> **WORK TO BE COMPLETED**:
All material below is to be reproduced exactly.

> **DATASET EXCERPTS**:
[Start]
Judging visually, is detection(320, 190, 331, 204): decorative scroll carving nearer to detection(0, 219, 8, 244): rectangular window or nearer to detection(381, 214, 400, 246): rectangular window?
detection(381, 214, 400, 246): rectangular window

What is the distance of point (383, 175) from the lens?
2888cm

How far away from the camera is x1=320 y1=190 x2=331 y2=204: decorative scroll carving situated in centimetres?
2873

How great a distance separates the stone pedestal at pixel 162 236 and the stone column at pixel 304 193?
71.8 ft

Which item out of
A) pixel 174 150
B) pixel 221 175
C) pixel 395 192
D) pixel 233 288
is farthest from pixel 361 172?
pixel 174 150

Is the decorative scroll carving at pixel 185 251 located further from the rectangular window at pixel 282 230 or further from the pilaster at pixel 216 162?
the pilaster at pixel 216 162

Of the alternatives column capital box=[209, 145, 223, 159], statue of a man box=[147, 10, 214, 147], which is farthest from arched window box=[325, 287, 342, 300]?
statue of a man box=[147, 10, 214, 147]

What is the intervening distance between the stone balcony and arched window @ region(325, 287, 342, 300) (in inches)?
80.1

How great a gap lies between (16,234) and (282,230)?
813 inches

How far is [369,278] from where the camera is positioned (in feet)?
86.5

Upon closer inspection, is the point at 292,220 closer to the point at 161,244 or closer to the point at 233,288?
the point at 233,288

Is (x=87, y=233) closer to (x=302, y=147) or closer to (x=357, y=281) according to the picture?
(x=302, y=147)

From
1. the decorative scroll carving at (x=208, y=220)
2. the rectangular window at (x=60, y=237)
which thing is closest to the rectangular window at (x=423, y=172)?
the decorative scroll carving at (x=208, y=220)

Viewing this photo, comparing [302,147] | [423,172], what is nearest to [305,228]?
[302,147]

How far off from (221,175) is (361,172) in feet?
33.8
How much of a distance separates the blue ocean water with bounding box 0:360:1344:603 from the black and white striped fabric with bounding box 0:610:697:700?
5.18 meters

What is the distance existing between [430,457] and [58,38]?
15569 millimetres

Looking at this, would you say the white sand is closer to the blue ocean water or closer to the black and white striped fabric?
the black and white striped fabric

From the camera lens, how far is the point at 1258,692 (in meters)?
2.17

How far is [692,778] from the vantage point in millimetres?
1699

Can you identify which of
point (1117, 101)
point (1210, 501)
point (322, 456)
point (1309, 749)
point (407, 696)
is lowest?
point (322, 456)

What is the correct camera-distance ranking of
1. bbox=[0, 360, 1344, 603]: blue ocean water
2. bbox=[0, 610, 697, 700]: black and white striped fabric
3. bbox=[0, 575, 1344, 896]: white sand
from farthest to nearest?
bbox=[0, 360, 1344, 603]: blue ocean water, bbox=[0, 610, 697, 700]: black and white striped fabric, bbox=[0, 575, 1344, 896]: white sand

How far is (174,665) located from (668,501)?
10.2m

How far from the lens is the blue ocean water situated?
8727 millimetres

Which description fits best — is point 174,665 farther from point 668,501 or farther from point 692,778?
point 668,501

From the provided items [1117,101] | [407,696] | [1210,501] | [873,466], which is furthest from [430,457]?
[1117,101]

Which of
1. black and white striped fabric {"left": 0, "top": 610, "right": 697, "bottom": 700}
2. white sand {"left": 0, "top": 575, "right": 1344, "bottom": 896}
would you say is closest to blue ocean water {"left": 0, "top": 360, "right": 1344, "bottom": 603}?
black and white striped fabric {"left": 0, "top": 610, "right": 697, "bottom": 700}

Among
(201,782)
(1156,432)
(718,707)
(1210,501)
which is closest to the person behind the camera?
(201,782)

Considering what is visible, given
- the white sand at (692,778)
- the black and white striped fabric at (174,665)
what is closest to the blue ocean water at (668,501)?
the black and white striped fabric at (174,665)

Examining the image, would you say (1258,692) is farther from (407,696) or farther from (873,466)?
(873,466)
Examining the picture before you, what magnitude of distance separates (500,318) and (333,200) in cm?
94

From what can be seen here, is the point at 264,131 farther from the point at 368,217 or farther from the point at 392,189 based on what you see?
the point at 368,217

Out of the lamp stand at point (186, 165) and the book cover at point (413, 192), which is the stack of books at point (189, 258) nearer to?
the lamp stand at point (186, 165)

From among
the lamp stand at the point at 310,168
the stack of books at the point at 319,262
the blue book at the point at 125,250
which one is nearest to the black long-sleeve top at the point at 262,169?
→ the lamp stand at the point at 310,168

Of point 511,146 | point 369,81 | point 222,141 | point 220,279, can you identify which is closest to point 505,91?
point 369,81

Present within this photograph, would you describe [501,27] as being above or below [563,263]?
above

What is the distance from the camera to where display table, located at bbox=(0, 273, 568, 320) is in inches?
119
[End]
> **WORKED ANSWER**:
Judging visually, is detection(320, 190, 331, 204): decorative scroll carving nearer to detection(0, 219, 8, 244): rectangular window or nearer to detection(381, 214, 400, 246): rectangular window?
detection(381, 214, 400, 246): rectangular window

What is the distance of point (383, 175) from the lens?
2888cm

How far away from the camera is x1=320 y1=190 x2=331 y2=204: decorative scroll carving situated in centimetres?
2873

How great a distance separates the stone pedestal at pixel 162 236 and the stone column at pixel 304 193?
71.8 ft

Which item out of
A) pixel 174 150
B) pixel 221 175
C) pixel 395 192
D) pixel 233 288
is farthest from pixel 361 172?
pixel 174 150

Is the decorative scroll carving at pixel 185 251 located further from the rectangular window at pixel 282 230 or further from the pilaster at pixel 216 162?
the pilaster at pixel 216 162

Of the alternatives column capital box=[209, 145, 223, 159], statue of a man box=[147, 10, 214, 147], which is farthest from arched window box=[325, 287, 342, 300]?
statue of a man box=[147, 10, 214, 147]

What is the intervening distance between the stone balcony and arched window @ region(325, 287, 342, 300) (in inches)?
80.1

How great a gap lies between (16,234) and (282,230)?
813 inches

How far is [369,278] from where the camera is positioned (in feet)?
86.5

Upon closer inspection, is the point at 292,220 closer to the point at 161,244 or closer to the point at 233,288?
the point at 233,288

Is (x=87, y=233) closer to (x=302, y=147) or closer to (x=357, y=281) according to the picture?
(x=302, y=147)

From
1. the decorative scroll carving at (x=208, y=220)
2. the rectangular window at (x=60, y=237)
which thing is closest to the rectangular window at (x=423, y=172)?
the decorative scroll carving at (x=208, y=220)

Viewing this photo, comparing [302,147] | [423,172], what is nearest to [305,228]?
[302,147]

How far off from (221,175) is (361,172) in feet?
33.8
How much of a distance separates the blue ocean water with bounding box 0:360:1344:603 from the black and white striped fabric with bounding box 0:610:697:700?
5.18 meters

What is the distance existing between [430,457] and [58,38]?
15569 millimetres

Looking at this, would you say the white sand is closer to the blue ocean water or closer to the black and white striped fabric?
the black and white striped fabric

From the camera lens, how far is the point at 1258,692 (in meters)?
2.17

How far is [692,778] from the vantage point in millimetres?
1699

Can you identify which of
point (1117, 101)
point (1210, 501)
point (322, 456)
point (1309, 749)
point (407, 696)
is lowest?
point (322, 456)

What is the correct camera-distance ranking of
1. bbox=[0, 360, 1344, 603]: blue ocean water
2. bbox=[0, 610, 697, 700]: black and white striped fabric
3. bbox=[0, 575, 1344, 896]: white sand
from farthest to nearest?
bbox=[0, 360, 1344, 603]: blue ocean water, bbox=[0, 610, 697, 700]: black and white striped fabric, bbox=[0, 575, 1344, 896]: white sand

How far is (174,665) located from (668,501)?
10.2m

How far from the lens is the blue ocean water situated?
8727 millimetres

Which description fits best — is point 174,665 farther from point 668,501 or farther from point 692,778?
point 668,501

From the provided items [1117,101] | [407,696] | [1210,501] | [873,466], which is furthest from [430,457]?
[1117,101]

Which of
1. black and white striped fabric {"left": 0, "top": 610, "right": 697, "bottom": 700}
2. white sand {"left": 0, "top": 575, "right": 1344, "bottom": 896}
would you say is closest to blue ocean water {"left": 0, "top": 360, "right": 1344, "bottom": 603}?
black and white striped fabric {"left": 0, "top": 610, "right": 697, "bottom": 700}

Among
(201,782)
(1156,432)
(718,707)
(1210,501)
which is closest to the person behind the camera?
(201,782)

Considering what is visible, given
- the white sand at (692,778)
- the black and white striped fabric at (174,665)
what is closest to the blue ocean water at (668,501)?
the black and white striped fabric at (174,665)

Examining the image, would you say (1258,692) is farther from (407,696) or farther from (873,466)?
(873,466)
Examining the picture before you, what magnitude of distance separates (500,318) and (333,200) in cm?
94

From what can be seen here, is the point at 264,131 farther from the point at 368,217 or farther from the point at 392,189 based on what you see?
the point at 368,217

Out of the lamp stand at point (186, 165) and the book cover at point (413, 192), which is the stack of books at point (189, 258) nearer to?
the lamp stand at point (186, 165)

From among
the lamp stand at the point at 310,168
the stack of books at the point at 319,262
the blue book at the point at 125,250
which one is nearest to the black long-sleeve top at the point at 262,169?
→ the lamp stand at the point at 310,168

Of point 511,146 | point 369,81 | point 222,141 | point 220,279, can you identify which is closest to point 505,91?
point 369,81

Present within this photograph, would you describe [501,27] as being above or below [563,263]?
above

What is the distance from the camera to where display table, located at bbox=(0, 273, 568, 320) is in inches?
119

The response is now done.